## Required tasks
**a.** Print the section of the Mandela transcript from "DULLAH OMAR, political" up to and including "his work underground.".
**b.** In the Mandela transcript, what was the only disguise Mandela agreed to wear while underground?
───── Passage given
EDDIE DANIELS, political activist: The government was powerful. The government was strong. And the laws were becoming far more stringent.
DENNIS GOLDBERG, political activist: Political activity was getting nowhere. In fact, the situation was getting worse. White South Africa and its government simply determined it would crush the struggle. And they tried.
NEWSREEL: Armored cars and armed police swooped down to the Nyanga township, ten miles from Cape Town, aided by spotting aircraft. Fifteen hundred natives were arrested and questioned, 162 were kept in prison.
DULLAH OMAR, political activist: There was a state of emergency in the 1960s. Thousands of people were arrested. Many were detained.
AHMED KATHRADA, political activist: The ANC had been declared illegal. So Oliver Tambo was sent out of the country and some of the other leaders followed. Mandela, it was decided, should stay in the country. And he carried on his work underground.
NELSON MANDELA: It was felt that somebody should go underground and lead the movement. I accepted the challenge.
AHMED KATHRADA: But one of the things he had is a beard, so it was well-known in fliers, on photographs, this man with his beard. It was a very nice little beard. And when he went underground, we thought the first thing he had to do is to shave off his beard. He wouldn't. He just refused. The only disguise he agreed to, he'd put on a cap and he'd wear overalls because now and then he acted as a chauffeur.
(INTERVIEW WITH MANDELA WHILE UNDERGROUND — ARCHIVAL)
INTERVIEWER: I went to see a 42-year-old African lawyer, Nelson Mandela, the most dynamic leader in South Africa today. The police were hunting for him at the time, but African Nationalists had arranged for me to meet him at his hideout. He is still underground. This is Mandela's first television interview. I asked him what it was that the African really wanted.
NELSON MANDELA: The Africans require the franchise on the basis of one man, one vote. They want political independence.
INTERVIEWER: If Dr. Verwoerd's government doesn't give you the concessions you want some time soon, is there any likelihood of violence?
──────────
───── Records supplied
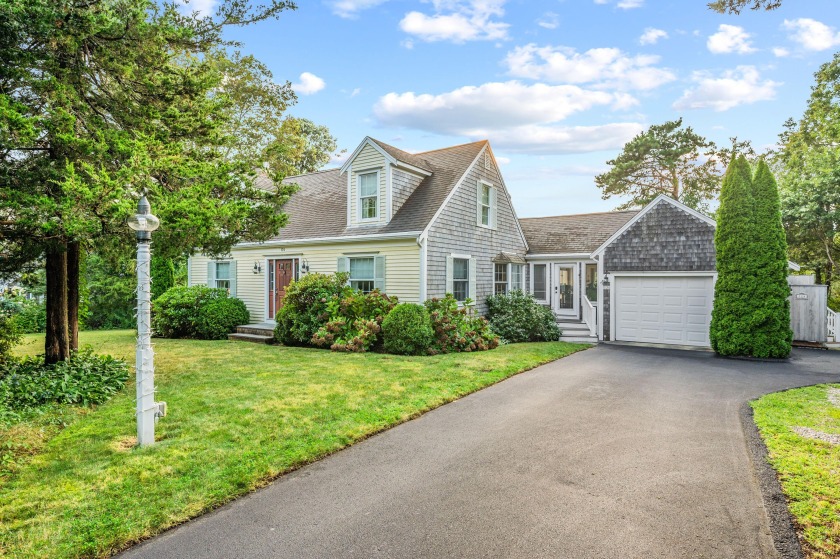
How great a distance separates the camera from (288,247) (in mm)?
15180

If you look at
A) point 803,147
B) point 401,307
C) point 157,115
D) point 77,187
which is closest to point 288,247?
point 401,307

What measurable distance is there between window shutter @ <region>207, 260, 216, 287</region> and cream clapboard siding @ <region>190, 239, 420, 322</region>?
310mm

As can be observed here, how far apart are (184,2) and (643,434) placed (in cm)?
952

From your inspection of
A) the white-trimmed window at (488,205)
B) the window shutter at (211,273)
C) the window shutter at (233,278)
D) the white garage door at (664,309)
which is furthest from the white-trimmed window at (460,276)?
the window shutter at (211,273)

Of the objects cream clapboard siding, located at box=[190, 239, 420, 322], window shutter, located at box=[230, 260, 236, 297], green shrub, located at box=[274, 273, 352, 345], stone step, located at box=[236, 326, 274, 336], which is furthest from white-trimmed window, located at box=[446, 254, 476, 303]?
window shutter, located at box=[230, 260, 236, 297]

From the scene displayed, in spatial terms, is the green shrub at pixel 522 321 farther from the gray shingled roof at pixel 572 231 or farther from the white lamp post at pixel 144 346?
the white lamp post at pixel 144 346

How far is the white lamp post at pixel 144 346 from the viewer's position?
4789 mm

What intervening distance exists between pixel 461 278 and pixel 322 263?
4425 mm

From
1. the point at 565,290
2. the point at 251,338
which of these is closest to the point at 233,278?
the point at 251,338

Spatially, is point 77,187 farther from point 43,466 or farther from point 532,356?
point 532,356

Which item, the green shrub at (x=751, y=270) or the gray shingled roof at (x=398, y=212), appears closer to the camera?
the green shrub at (x=751, y=270)

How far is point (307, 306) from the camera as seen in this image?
42.0 ft

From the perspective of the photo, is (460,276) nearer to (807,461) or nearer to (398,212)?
(398,212)

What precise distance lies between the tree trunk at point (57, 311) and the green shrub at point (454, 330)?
7.23 m
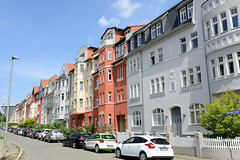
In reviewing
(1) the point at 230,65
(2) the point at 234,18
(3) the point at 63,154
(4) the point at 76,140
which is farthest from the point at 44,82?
(2) the point at 234,18

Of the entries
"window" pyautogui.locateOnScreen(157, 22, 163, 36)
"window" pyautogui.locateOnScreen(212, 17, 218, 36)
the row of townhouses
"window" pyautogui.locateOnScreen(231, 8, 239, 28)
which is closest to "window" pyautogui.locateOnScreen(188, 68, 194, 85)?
the row of townhouses

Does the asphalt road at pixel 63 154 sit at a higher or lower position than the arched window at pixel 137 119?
lower

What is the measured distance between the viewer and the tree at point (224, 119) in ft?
44.5

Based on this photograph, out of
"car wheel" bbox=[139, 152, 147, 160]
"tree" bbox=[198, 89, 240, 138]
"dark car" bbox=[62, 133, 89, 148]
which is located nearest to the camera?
"car wheel" bbox=[139, 152, 147, 160]

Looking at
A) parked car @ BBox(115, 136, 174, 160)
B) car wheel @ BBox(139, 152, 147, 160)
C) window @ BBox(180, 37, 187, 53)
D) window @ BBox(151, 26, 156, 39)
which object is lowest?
car wheel @ BBox(139, 152, 147, 160)

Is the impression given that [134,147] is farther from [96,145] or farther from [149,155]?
[96,145]

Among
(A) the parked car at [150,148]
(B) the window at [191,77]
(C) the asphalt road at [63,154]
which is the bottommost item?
(C) the asphalt road at [63,154]

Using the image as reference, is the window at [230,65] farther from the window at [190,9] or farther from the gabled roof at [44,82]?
the gabled roof at [44,82]

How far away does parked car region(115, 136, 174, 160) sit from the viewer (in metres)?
13.0

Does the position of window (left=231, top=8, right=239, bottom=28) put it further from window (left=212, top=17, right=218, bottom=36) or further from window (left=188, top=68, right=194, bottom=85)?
window (left=188, top=68, right=194, bottom=85)

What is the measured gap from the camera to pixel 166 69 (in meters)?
23.1

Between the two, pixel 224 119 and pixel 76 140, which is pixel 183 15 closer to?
pixel 224 119

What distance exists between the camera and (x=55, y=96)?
183 feet

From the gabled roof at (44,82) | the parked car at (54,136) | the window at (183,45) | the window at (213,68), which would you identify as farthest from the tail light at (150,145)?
the gabled roof at (44,82)
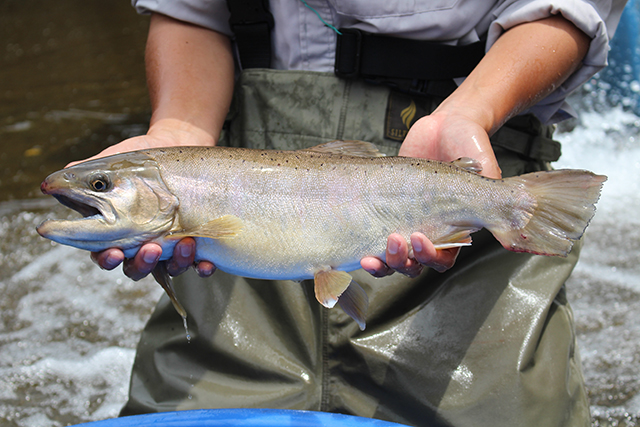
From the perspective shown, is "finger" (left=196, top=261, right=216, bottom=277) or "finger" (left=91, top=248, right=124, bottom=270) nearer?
"finger" (left=91, top=248, right=124, bottom=270)

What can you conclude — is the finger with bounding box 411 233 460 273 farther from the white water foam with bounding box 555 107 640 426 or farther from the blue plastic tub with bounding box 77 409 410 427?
the white water foam with bounding box 555 107 640 426

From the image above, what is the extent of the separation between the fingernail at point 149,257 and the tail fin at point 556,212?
1.18 metres

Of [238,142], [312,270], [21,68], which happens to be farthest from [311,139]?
[21,68]

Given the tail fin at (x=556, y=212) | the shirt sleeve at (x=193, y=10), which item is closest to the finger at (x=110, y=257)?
the tail fin at (x=556, y=212)

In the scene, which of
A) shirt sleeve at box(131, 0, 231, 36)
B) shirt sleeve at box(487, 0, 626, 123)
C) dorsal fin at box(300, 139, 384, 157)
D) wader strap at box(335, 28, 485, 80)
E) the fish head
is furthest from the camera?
shirt sleeve at box(131, 0, 231, 36)

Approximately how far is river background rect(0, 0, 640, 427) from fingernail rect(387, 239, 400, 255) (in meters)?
1.70

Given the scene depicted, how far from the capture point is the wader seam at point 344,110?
93.7 inches

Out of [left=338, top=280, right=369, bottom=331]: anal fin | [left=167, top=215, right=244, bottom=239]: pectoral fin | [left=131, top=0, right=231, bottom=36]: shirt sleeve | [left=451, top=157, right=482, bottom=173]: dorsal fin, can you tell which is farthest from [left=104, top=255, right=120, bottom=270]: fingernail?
[left=131, top=0, right=231, bottom=36]: shirt sleeve

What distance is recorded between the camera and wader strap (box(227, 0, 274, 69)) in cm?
245

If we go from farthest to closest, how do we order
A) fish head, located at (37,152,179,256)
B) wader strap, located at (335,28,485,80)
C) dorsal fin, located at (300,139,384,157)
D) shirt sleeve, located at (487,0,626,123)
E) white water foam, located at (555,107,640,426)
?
white water foam, located at (555,107,640,426)
wader strap, located at (335,28,485,80)
shirt sleeve, located at (487,0,626,123)
dorsal fin, located at (300,139,384,157)
fish head, located at (37,152,179,256)

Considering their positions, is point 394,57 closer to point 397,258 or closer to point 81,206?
point 397,258

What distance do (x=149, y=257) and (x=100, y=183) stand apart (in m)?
0.30

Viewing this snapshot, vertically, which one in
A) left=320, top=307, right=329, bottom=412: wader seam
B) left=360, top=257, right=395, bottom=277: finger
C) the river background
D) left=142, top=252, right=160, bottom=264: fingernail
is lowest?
the river background

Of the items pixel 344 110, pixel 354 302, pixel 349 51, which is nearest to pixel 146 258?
pixel 354 302
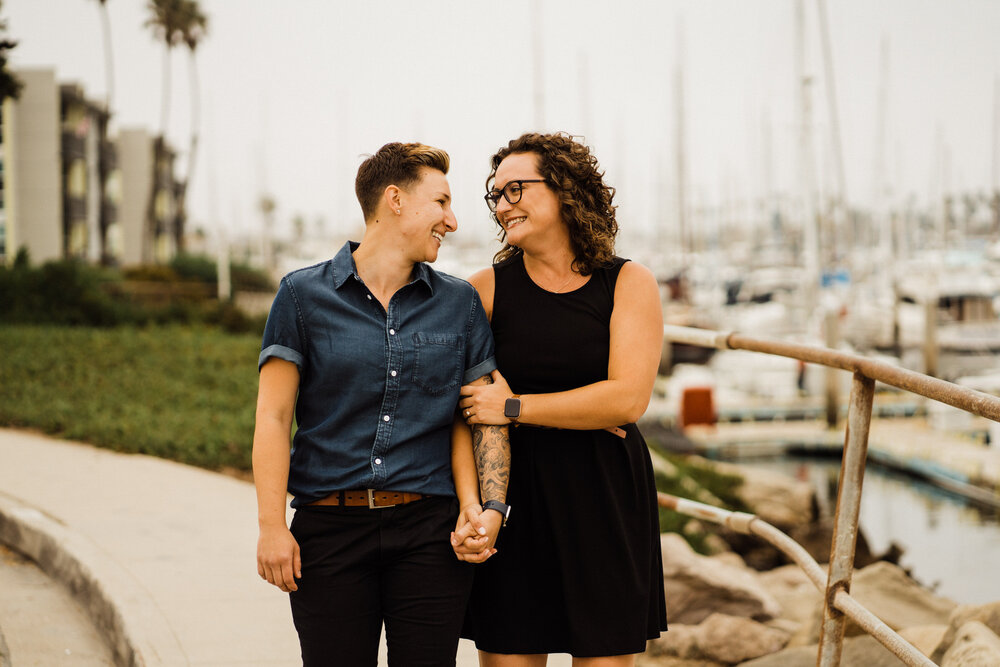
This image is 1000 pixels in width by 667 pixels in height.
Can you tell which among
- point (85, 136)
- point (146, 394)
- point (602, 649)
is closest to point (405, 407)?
point (602, 649)

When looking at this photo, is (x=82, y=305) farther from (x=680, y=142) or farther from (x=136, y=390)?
(x=680, y=142)

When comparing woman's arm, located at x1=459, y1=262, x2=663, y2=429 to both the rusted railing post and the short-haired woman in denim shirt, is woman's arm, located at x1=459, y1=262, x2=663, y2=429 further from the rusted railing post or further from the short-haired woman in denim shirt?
the rusted railing post

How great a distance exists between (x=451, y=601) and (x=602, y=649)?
480mm

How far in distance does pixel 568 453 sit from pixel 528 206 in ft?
2.24

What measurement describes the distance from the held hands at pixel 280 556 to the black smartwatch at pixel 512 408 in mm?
616

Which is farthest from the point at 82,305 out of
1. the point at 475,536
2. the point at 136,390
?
the point at 475,536

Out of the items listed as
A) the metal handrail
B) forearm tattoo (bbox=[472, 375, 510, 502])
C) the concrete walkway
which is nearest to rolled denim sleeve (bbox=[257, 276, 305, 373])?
forearm tattoo (bbox=[472, 375, 510, 502])

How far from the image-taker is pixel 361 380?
239 cm

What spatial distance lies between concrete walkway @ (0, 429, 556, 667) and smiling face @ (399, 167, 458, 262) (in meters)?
1.98

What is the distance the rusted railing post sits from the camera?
2713 millimetres

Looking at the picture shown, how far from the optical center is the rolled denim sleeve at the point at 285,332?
92.7 inches

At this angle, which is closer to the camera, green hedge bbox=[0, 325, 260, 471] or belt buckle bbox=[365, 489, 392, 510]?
belt buckle bbox=[365, 489, 392, 510]

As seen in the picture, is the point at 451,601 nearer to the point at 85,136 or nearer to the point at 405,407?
the point at 405,407

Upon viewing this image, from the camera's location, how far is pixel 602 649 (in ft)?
8.63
──────────
## Replies
**a.**
DULLAH OMAR, political activist: There was a state of emergency in the 1960s. Thousands of people were arrested. Many were detained.
AHMED KATHRADA, political activist: The ANC had been declared illegal. So Oliver Tambo was sent out of the country and some of the other leaders followed. Mandela, it was decided, should stay in the country. And he carried on his work underground.

**b.** A cap and overalls.